A partir de là, Oda creuse sa propre mythologie par le biais du film. A travers le pirate légendaire Shiki, c’est une ouverture vers Roger, mythe fondateur du manga, qui est ménagée, et Strong World intègre ainsi l’univers de One Piece par la grande porte. Les apparitions de personnages secondaires du manga, qu’ils soient importants comme Garp ou Sengoku au début et à la fin du récit, ou qu’ils soient simplement familiers du lecteur comme les vice-amiraux aperçus à la fin du film et qui sont ceux d’Enies Lobby, participent à cet ancrage qui donne un cachet particulier au film.

Strong World apporte d’ailleurs sa propre pierre à la mythologie « onepiecienne » par quelques détails révélateurs. Ainsi, les habitants de Merville se trouvent dotés de plumes sur les bras. Ce trait rappelle les habitants des îles célestes pourvus d’ailes et dont l’origine est encore en partie mystérieuse dans le manga. Toutefois, il est affirmé que les ailes des habitants de Merville n’ont que récemment poussées, après l’élévation de leur île, parce que les habitants rêvent de pouvoir s’envoler pour échapper à l’emprise de Shiki. Le final qui voit les habitants s’envoler mêle la thématique de la force des rêves chère à Oda (et trait distinctif du shonen par ailleurs) et une explication rationnelle : l’influence de la plante QI qui aurait favorisé l’évolution des habitants dont l’habitat est devenu aérien après la prise de pouvoir de Shiki.

Un autre motif central du manga se trouve également réinvesti : celui de la confrontation entre passé et présent. Luffy est l’homme du présent, celui qui vit la pleine liberté comme étant celle de l’instant, de l’immédiat. Sa confrontation avec Shiki est donc une occasion rêvée pour Oda de déployer ce motif. Le début du film pose d’ailleurs clairement la question de la place de Shiki dans ce monde « moderne », lui homme du passé. Shiki cherche à imposer des normes devenues obsolètes, et c’est dans ce sens qu’il faut (aussi) comprendre l’iconographie yakuza : outre la dimension « traditionnelle » à entendre là dans le sens de « passéiste », elle constitue avant tout un « dress code », comme l’archéologue Robin, membre de l’équipage dotée d’une forte portée réflexive, le fait remarquer. Lors du final, les héros se plieront à ce code, pourtant en marge de celui de la piraterie, pour le réévaluer, le moderniser et battre Shiki selon ses propres règles. C’est là exactement la démarche opérée par Oda dans son manga par rapport au shonen et à ses codes, et c’est aussi à cela que l’on voit qu’Oda a imprimé sa puissante empreinte sur le film.
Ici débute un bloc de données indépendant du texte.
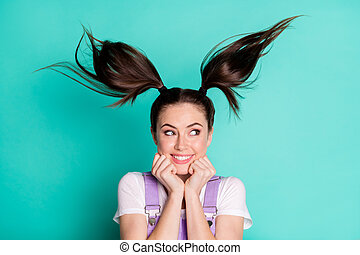 Photo of sweet lovely lady wear casual outfit looking empty space arms chin hair up isolated turquoise color background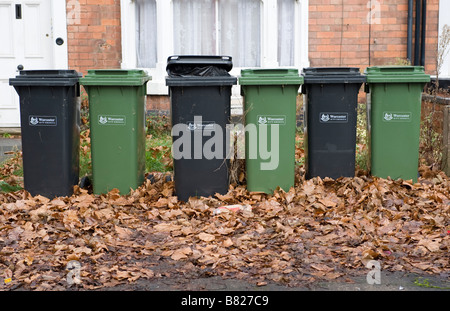 Domestic waste and recycling wheelie bins lined up outside houses in Worcestershire - Stock Photo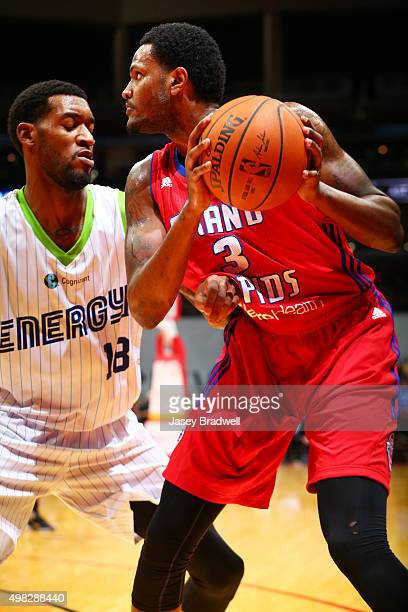 Devin Ebanks of the Grand Rapids Drive makes a move against Perry Jones III of the Iowa Energy in an NBA DLeague game on November 21 2015 at the...
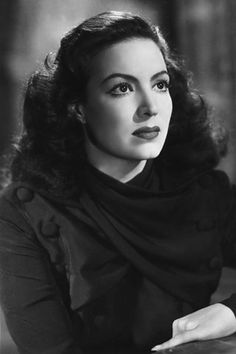"""La Doña"" María Félix sits for a portrait in 1945. lovely lady."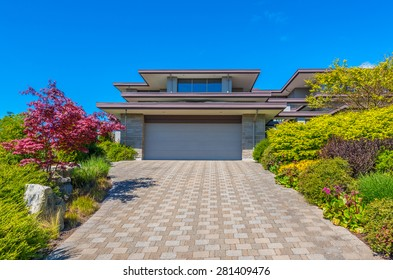 Double doors garage and long nicely paved driveway. North America.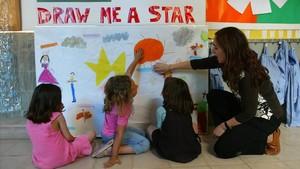 Una maestra de infantil ayuda a sus alumnos a terminar un póster en inglés en un colegio de Barcelona.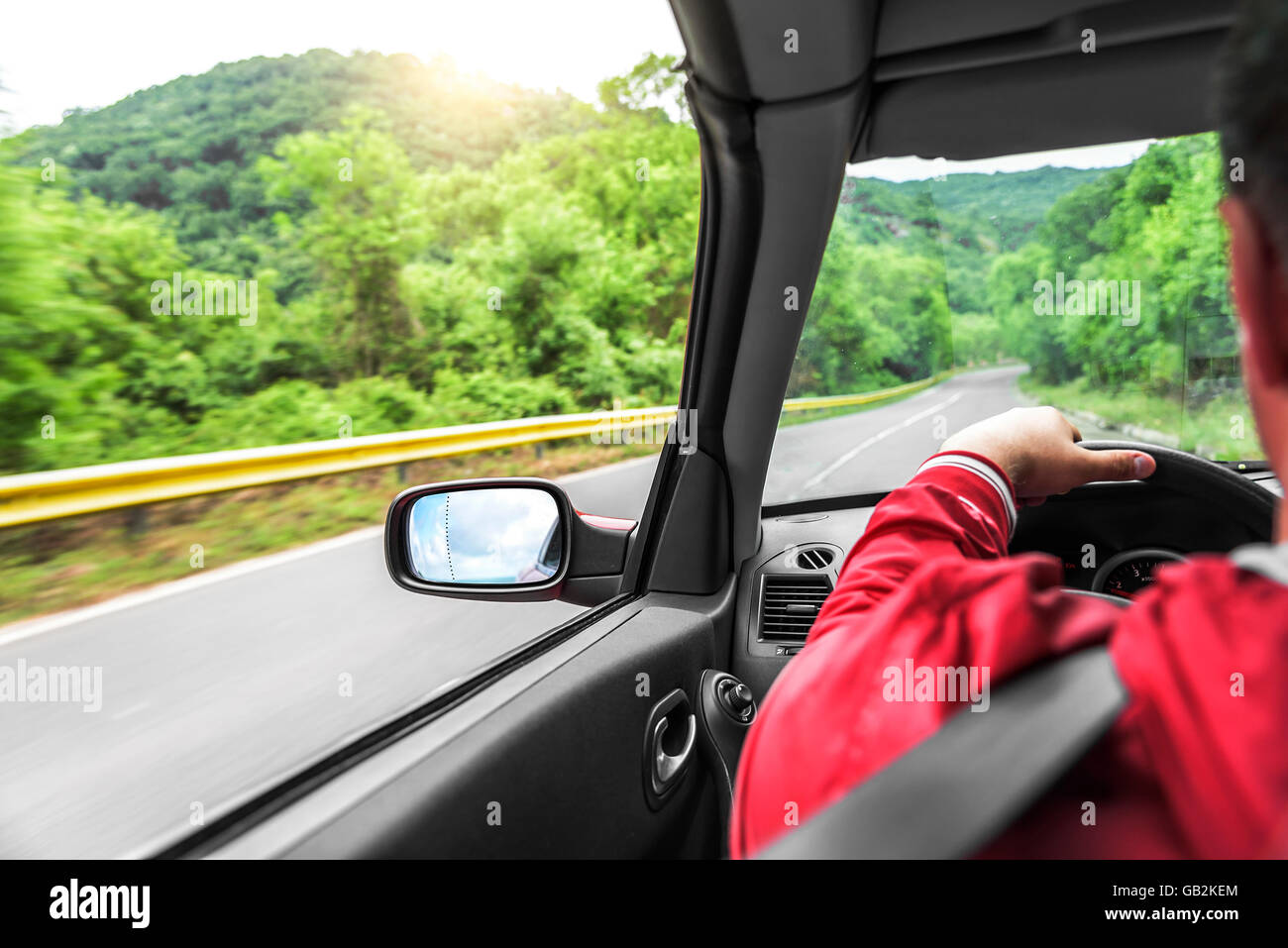 Male driver drives a convertible car on the country road. The view from the cabin, rear view, inside. - Stock Image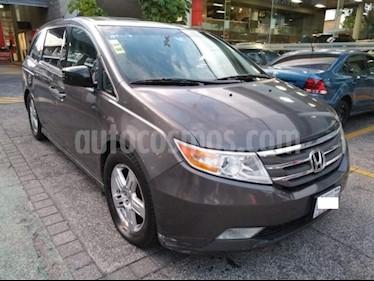 Honda Odyssey 5P TOURING TA A/AC. AUT. QC PIEL CD DVD XENON RA- usado (2013) color Gris precio $251,000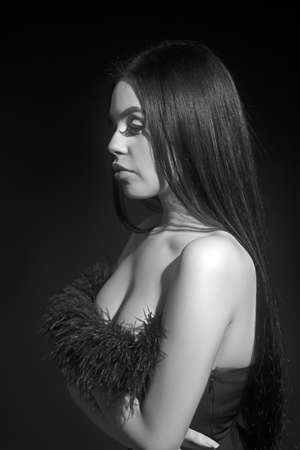 Attractive and sexy portrait of a long hair young woman in black dress in studio. Naked back. Fashion and glamour shot. Stock fotó
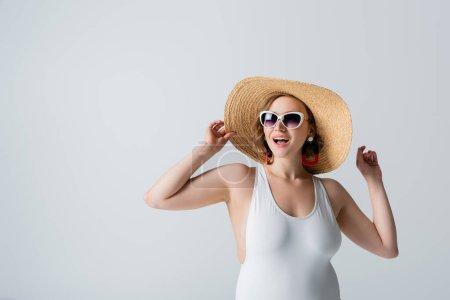 femme en surpoids et joyeuse en lunettes de soleil et maillot de bain réglage chapeau de paille isolé sur blanc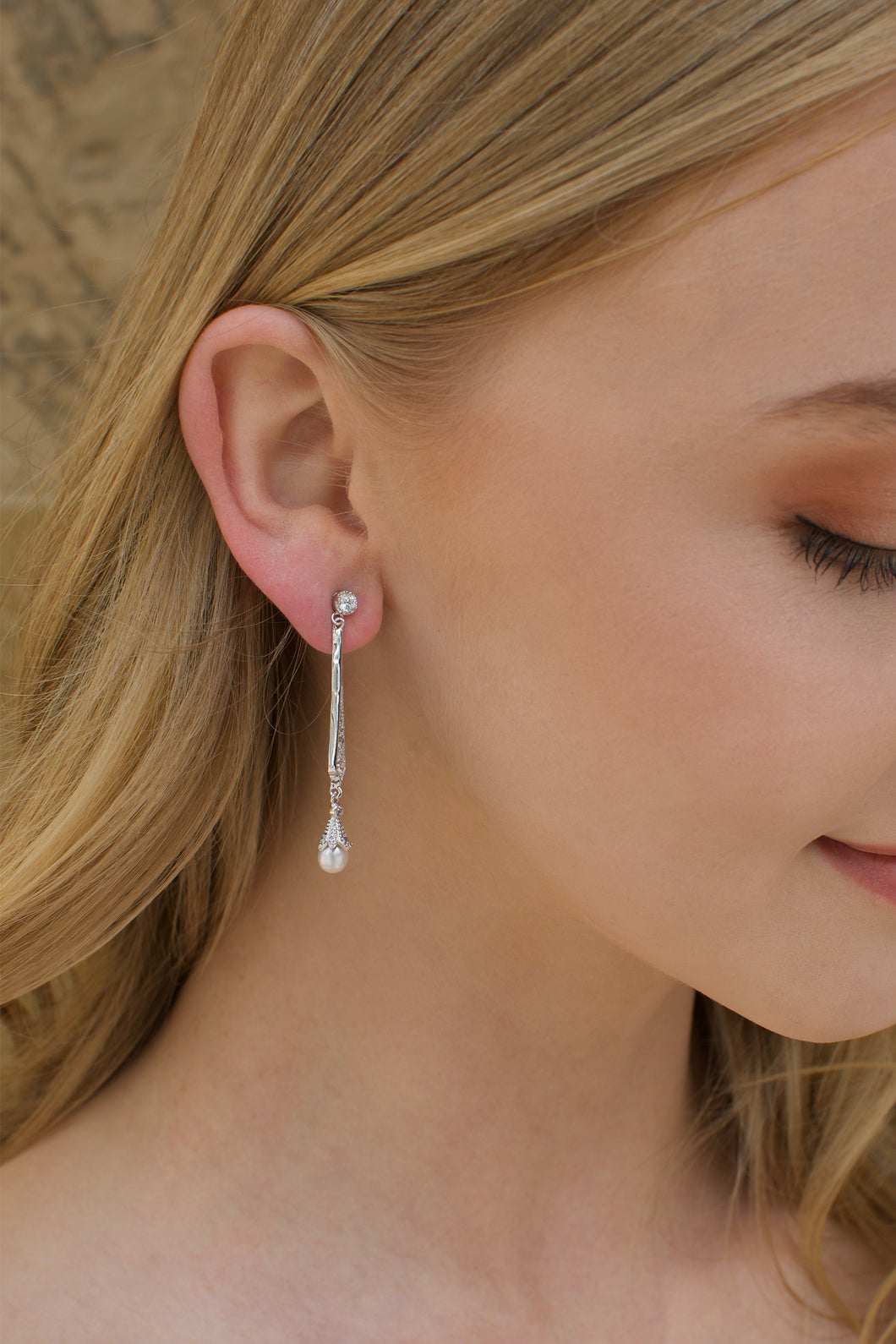 A long silver bridal earring with a hanging pearl worn by a blonde model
Strong World constitue donc d’abord un bon divertissement, pour enfants, adolescents, familiers du manga, pour le public « shonen » qui est le sien avant tout. Il est efficace, drôle et permet une réelle rencontre avec l’univers de One Piece même si ce dernier est totalement inconnu du spectateur. Mais il est aussi le témoin de l’implication d’un mangaka sur un produit dérivé de son œuvre, implication qui s’observe dans de curieux détails, dans quelques lignes de force souterraines qui inscrivent le film dans la continuité de l’œuvre originale et en font finalement autre chose qu’un simple produit dérivé. Espérons que d’objet de curiosité il deviendra grâce à cette sortie au cinéma objet de découverte et d’affection pour beaucoup.

Aurélien Pigeat.

Verdict :

One Piece – Strong World de Sakai Muneshima, projection le Samedi 18 février à 22h30 dans le cadre d’une séance spéciale Japanimation du FICA de Vesoul.